Se pudéssemos dizer que do que é feita a nossa consciência, certamente a DMT estaria presente. O composto dimetiltriptamina, também conhecido como a molécula do espírito, é natural em muitos organismos em toda a biosfera. Humanos, plantas e animais produzem essa substância e, nos humanos, ela nasce dentro da glândula pineal, que sabemos ser a glândula responsável pela comunicação espiritual
A Ayahuaca é um chá, proveniente da decocção de duas plantas, o Jagube – um cipó – e a Chacrona – um arbusto – , utilizado principalmente em cerimônias religiosas, rituais indígenas e cultos por sua propriedade de expandir a consciência e limpar o organismo humano.

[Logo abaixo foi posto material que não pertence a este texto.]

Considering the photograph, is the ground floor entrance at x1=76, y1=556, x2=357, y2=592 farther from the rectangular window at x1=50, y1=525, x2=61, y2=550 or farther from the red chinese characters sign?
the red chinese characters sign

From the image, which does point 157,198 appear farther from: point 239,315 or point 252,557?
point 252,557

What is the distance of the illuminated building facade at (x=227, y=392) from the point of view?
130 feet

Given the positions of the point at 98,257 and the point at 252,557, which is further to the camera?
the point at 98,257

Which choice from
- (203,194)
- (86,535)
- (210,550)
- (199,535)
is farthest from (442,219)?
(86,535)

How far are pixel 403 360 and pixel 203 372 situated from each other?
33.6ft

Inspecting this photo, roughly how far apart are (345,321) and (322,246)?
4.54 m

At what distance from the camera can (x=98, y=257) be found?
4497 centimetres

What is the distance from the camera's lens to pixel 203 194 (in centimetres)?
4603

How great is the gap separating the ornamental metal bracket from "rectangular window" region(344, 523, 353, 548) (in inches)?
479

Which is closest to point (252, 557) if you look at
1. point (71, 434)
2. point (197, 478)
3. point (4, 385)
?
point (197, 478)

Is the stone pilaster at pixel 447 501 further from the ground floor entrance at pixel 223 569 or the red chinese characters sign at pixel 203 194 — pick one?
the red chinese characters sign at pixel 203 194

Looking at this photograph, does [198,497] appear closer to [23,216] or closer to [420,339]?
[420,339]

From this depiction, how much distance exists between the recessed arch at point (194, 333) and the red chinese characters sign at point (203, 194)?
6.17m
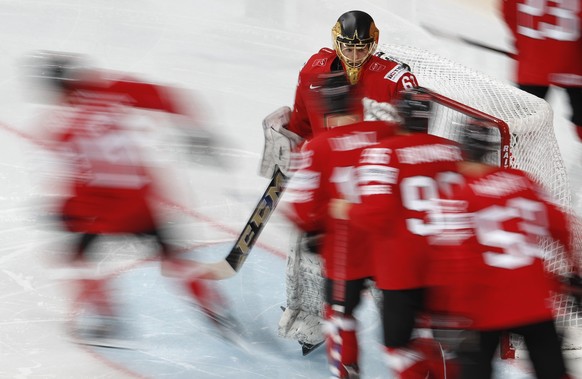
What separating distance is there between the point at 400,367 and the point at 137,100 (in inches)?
50.3

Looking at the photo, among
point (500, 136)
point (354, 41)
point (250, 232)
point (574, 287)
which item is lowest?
point (250, 232)

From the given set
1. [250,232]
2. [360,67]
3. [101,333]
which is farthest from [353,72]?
[101,333]

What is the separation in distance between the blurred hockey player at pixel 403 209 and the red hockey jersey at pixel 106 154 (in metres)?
0.79

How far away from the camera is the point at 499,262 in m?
2.91

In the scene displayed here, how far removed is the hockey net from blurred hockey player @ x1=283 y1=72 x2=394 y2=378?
0.41 metres

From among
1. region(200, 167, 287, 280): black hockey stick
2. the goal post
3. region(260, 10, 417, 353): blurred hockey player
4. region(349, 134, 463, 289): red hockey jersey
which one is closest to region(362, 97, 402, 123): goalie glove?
region(260, 10, 417, 353): blurred hockey player

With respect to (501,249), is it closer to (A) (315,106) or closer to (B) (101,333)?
(A) (315,106)

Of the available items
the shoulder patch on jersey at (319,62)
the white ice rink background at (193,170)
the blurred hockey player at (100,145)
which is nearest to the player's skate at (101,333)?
the white ice rink background at (193,170)

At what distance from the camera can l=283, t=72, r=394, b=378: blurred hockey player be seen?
3.41m

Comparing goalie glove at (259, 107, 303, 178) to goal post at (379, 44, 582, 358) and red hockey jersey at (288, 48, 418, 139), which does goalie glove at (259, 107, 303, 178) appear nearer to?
red hockey jersey at (288, 48, 418, 139)

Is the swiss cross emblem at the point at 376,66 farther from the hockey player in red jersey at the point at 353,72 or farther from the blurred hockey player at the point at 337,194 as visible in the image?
the blurred hockey player at the point at 337,194

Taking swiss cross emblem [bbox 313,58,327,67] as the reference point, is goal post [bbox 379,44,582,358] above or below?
below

Ayahuasca é o nome quéchua da bebida que significa “vinho das almas”, mas em outros locais e segmentos religiosos passaram a denominá-la como: daime, vegetal, hoasca, caapi, yage, waska.
Das duas plantas de poder, o Jagube, cujo nome científico é Banisteriopsis caapi, que é um cipó, utiliza-se o caule amadeirado, e a Chacrona ou Rainha da Floresta, cujo nome científico é Psycotria Viridis, que é um arbusto, utiliza-se as folhas.

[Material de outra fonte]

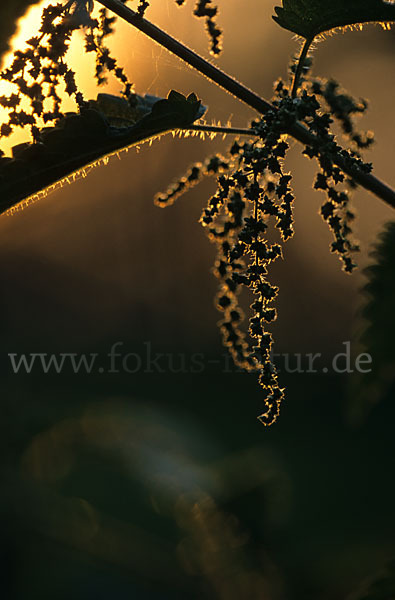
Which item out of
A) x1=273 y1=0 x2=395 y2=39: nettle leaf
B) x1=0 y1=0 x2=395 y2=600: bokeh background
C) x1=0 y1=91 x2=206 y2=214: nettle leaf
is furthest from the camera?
x1=0 y1=0 x2=395 y2=600: bokeh background

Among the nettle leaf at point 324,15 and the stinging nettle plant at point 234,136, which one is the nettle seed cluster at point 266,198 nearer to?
the stinging nettle plant at point 234,136

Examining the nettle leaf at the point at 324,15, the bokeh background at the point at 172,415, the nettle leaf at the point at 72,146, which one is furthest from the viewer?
the bokeh background at the point at 172,415

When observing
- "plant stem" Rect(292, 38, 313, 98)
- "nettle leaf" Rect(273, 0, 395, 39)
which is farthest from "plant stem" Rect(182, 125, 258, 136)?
"nettle leaf" Rect(273, 0, 395, 39)

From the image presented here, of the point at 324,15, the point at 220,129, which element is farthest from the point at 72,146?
the point at 324,15

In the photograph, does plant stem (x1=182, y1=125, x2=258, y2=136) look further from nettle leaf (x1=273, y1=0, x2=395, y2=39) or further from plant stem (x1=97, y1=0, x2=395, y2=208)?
nettle leaf (x1=273, y1=0, x2=395, y2=39)

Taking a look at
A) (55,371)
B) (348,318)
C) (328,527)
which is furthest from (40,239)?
(328,527)

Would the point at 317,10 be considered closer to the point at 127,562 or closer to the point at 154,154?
the point at 127,562

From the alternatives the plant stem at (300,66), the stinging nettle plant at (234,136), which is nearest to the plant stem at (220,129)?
the stinging nettle plant at (234,136)
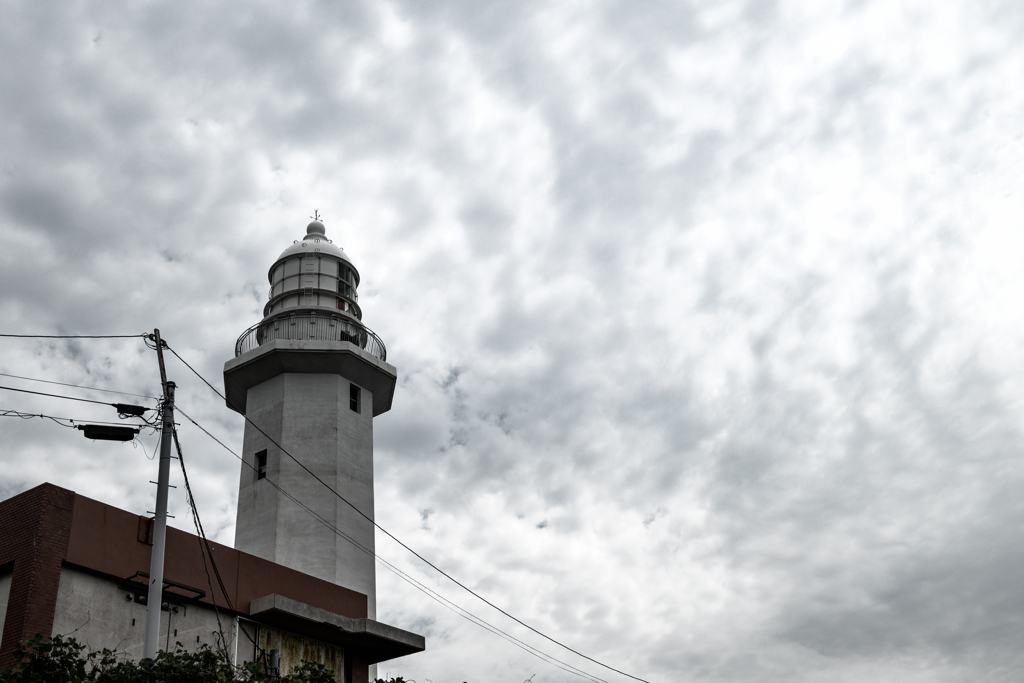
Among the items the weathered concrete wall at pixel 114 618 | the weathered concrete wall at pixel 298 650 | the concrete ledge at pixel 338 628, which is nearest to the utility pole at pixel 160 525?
the weathered concrete wall at pixel 114 618

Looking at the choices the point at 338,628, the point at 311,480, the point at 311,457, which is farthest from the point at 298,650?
the point at 311,457

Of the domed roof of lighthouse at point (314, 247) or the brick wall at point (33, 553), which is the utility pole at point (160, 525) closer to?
the brick wall at point (33, 553)

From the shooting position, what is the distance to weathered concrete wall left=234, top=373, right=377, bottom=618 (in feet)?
86.0

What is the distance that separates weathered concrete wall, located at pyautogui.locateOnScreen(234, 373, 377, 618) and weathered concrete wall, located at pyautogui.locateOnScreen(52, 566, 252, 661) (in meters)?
5.62

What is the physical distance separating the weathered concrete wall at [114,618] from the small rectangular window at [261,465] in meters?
7.47

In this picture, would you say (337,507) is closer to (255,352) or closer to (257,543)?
(257,543)

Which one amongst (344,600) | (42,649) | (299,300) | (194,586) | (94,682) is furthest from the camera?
(299,300)

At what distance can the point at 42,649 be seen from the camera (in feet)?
48.5

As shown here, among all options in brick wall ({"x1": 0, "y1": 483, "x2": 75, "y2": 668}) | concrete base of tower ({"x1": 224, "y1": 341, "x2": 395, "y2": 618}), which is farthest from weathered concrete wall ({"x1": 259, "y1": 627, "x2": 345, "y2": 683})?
brick wall ({"x1": 0, "y1": 483, "x2": 75, "y2": 668})

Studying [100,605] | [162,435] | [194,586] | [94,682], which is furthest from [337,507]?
[94,682]

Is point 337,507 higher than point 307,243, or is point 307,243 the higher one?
point 307,243

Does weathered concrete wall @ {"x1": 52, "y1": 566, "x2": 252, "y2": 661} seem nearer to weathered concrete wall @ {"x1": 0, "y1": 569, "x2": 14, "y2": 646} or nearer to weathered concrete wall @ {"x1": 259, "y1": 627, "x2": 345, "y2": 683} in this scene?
weathered concrete wall @ {"x1": 0, "y1": 569, "x2": 14, "y2": 646}

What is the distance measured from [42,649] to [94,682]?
8.10 ft

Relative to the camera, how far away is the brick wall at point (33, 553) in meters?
17.0
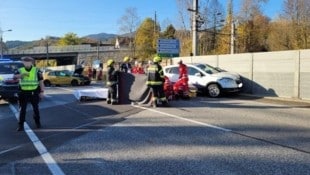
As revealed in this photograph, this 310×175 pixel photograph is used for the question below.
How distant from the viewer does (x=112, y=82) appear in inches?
727

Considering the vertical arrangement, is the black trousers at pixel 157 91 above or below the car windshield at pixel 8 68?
below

Pesquisas de cunho científico, realizadas por grandes autoridades mundiais em toxicologia, etnobotânica, psiquiatria e psicofarmacologia, como os Drs. RICK STRASSMAN e CHARLES GROBB, comprovaram que a ayahuasca não é uma droga, não entorpece, não causa qualquer padrão de dependência, abuso, overdose ou síndrome de abstinência, e que, principalmente, não foi observado o surgimento de qualquer tipo de distúrbio mental posteriormente ao uso da ayahuasca.
Nessa pesquisa, também foi constatado que a dose letal da ayahuasca (quantidade a ser ingerida por um organismo para que ocorra o risco de óbito) é de 7,8 litros, muito próximo à dose letal da água, que é de 10 litros; embora seja impossível uma pessoa ingerir 1 litro que seja de uma só vez. Quanto aos testes psiquiátricos, foram aplicados aqueles recomendados pela ortodoxia científica: o CIDl (Composite International Diagnostic Interview) com os critérios do CID 10 e DSM IIIR. c o TPQ (Tridimensional Personality Questionnaire).
Um dos componentes da Ayahuasca é o Dimetiltriptamina ou simplesmente DMT. Uma substância que contenha DMT, para ser enquadrada como droga, dentro das leis científicas atuais, precisa conter 2% de DMT. No caso da ayahuasca, esse percentual é 0,02 %, ou seja, 100 vezes menor do que a taxa mínima necessária para que a substância seja classificada como droga.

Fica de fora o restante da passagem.